Early shots of her as a coy teenager on a Kensington street; a lifetime later, striding through an Angolan land mine. Diana peeping doe-eyed from beneath a ridiculous hat, or turning her cheek just so in a coquettish come-hither tease. Gleaming in the black cocktail “revenge dress” at a Vanity Fair party in 1994, on the day the documentary aired that revealed Charles’s affair.

Yet the exhibition itself – crammed into a dark subterranean space in St Katherine’s Dock – is a mess. The arrangement is sometimes chronological, sometimes thematic, most of the time haphazard. One minute, Diana is pregnant, billowing in gingham cheesecloth; the next, she is getting married. Captioning is a contested art these days, but the audio’s fawning monotone takes banality to new levels: Diana, we are told, was the “ultimate mum” because she took her children on Jet Skis and participated barefoot on sports day.

We hear an awful lot about Diana as a fashion icon whose penchant for bare shoulders and tactile clothing broke the royal mould, as though this is a revelation, and about the way her touchy-feely approach has been “heartwarmingly” adopted by Meghan, as though this is a good thing. We are also told that, thanks to Diana, Kate and Meghan never have to worry about their clothes upstaging whatever cause they are promoting, a bizarre point that is also untrue. Halfway through, there’s a peculiar mini-exhibition of handmade paper hats apparently inspired by Diana and which we are invited to “focus on what [we] are feeling”. Naturally there is nothing at all on Megxit or on anything remotely controversial.
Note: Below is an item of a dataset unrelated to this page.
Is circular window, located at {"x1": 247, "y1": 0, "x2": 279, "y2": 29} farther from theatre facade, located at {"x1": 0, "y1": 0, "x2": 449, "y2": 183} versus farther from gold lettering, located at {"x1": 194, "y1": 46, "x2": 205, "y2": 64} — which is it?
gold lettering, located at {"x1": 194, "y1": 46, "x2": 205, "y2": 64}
Diana striding through an Angolan land min
Diana striding through an Angolan land mine - Julian Simmonds

Few of the images, predominantly taken at official engagements, are off-the-cuff, although there is the occasional gem, including the shot of the page boy apparently sticking up two fingers at Pippa Middleton’s wedding, and the poignant early picture of Diana passionately kissing Charles at a polo match. There is the odd revelatory detail, too: the ground-breaking photograph of Diana at the Aids ward at Middlesex Hospital in 1987, shaking the hand of an Aids sufferer, almost didn’t happen because the stigma of the disease at the time was so great, no one being treated for it wanted to be publicly identified.

The picture of Diana sitting alone in front of the Taj Mahal almost didn’t happen either: it took Diana hours to decide to do it. The Hussein family undeniably have the snapper’s gift for being in the right place at the right time – Samir took the spectacular picture of Harry and Meghan in the rain at the Endeavour Awards in 2020 – but this sloppy showcase of their talent feels aimed firmly at the tourist.